Sir Winston Churchill was speaking in 1942, but in many ways his words speak of Afghanistan throughout the centuries, and certainly in the 21st century.

When we think of Afghanistan, we think of our heroes—of the soldiers who went to serve and who did not return, or who were injured, their lives changed forever. We think of heroes such as Flight Lieutenant Alan Scott, a former Loughborough University student, or Guardsman Jack Davies of Loughborough, who was only 23 at the time of his death. We think of the Royal Anglian Regiment, whose members were awarded the freedom to enter the borough of Charnwood in 2006, in recognition of their service to our country and our town.

Sadly, I remember 9/11 very well and can understand the need at the time to, as the President of the USA said, “degrade the terrorist threat” and to keep Afghanistan from becoming a base from which attacks against the United States could continue. Given that no more terrorist attacks on that scale have been launched from Afghanistan in the last 20 years, it is clear that the intervention achieved its aims. However, the President also justified the fast-paced withdrawal of military personnel by claiming that the USA

“did not go to Afghanistan to nation-build.”

Despite that being the case, the USA, with the support of NATO and the UK, has moved the nation forward.

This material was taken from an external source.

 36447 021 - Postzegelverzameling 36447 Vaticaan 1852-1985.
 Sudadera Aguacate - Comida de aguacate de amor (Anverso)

That is demonstrated by the fact that today millions of girls in Afghanistan go to school and women hold more than a quarter of the seats in Afghanistan’s parliament, in stark contrast with the situation under the previous Taliban-ruled Afghanistan in which no girls attended school and women were excluded from governance. We absolutely must not sit back and allow that progress to be undermined.

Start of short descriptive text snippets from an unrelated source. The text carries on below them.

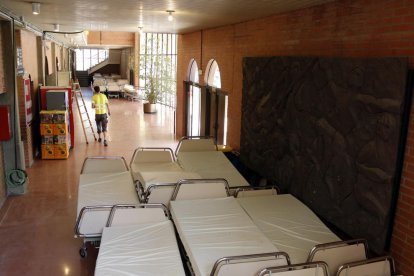 El Pabellón Salud Lleida ubicado en el Onze de Setembre estará listo a principios de agosto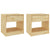 Bedside Cabinets 2 pcs 40x31x40 cm Solid Pinewood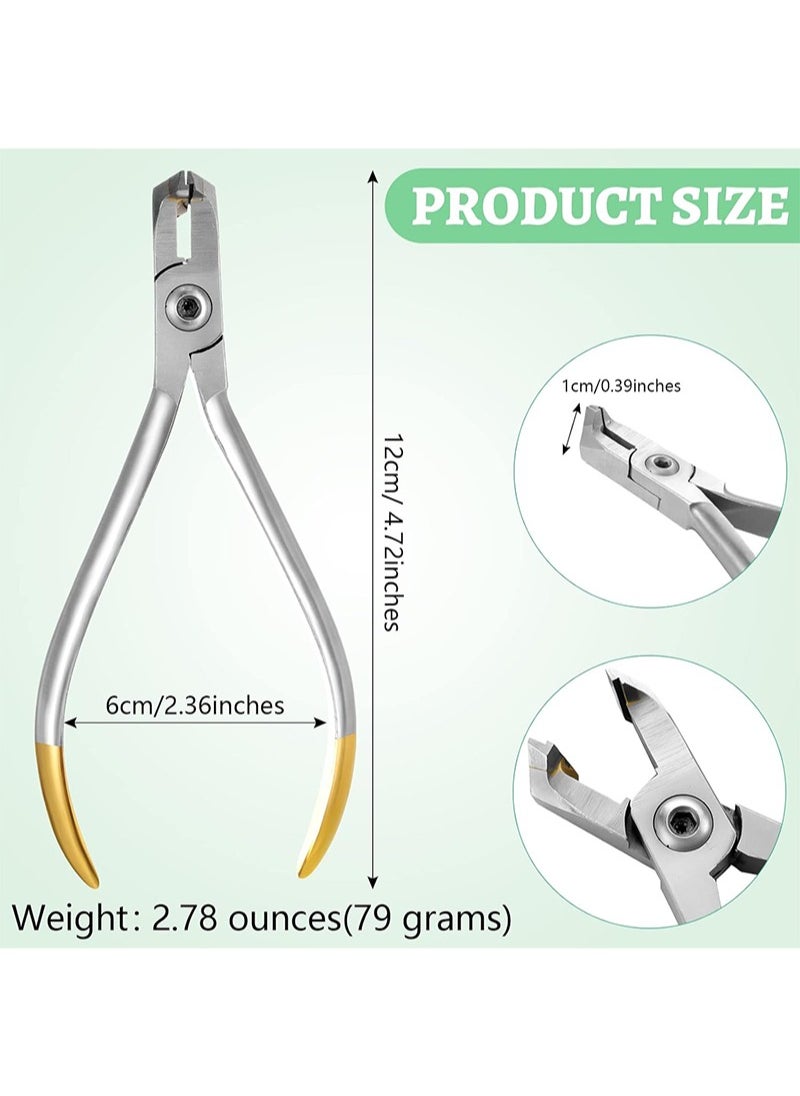 HaLunhi - Braces Wire Cutter Hard Pliers Stainless Steel Removal Tooth Pulling Kit Tool for Cutting Titanium Alloy Archwire（Distal End Cutter，1 Pack） - Image 1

I do not advocate the imposition of our western society on any other society—countries should of course be free to do as their people wish—but I do advocate democracy and the people of every country being afforded their basic human rights, including free will and the choice to determine how they live and the environment in which their children grow up. As such, the UK Government continue to play a role as we transition to a new phase of international support for Afghanistan. We must be clear with the Taliban that if they continue to abuse domestic human rights, they cannot expect to enjoy any legitimacy in the eyes of the Afghan people or the international community. A small number of my constituents have relatives in Afghanistan, and I would like their applications for refugee status, or discretionary right to remain in the case of spouses, to be dealt with swiftly and positively.

For 20 years, the work of our armed forces has protected the Afghan people and denied terrorists a safe haven from which to launch attacks against the UK. Those same forces have enabled development to take place that has improved the lives of millions and transformed Afghan society. I thank our armed forces for their huge sacrifice and the contribution that each has made, and I ask that those who helped our armed forces to deliver that help and support in Afghanistan also be helped and supported here in the UK.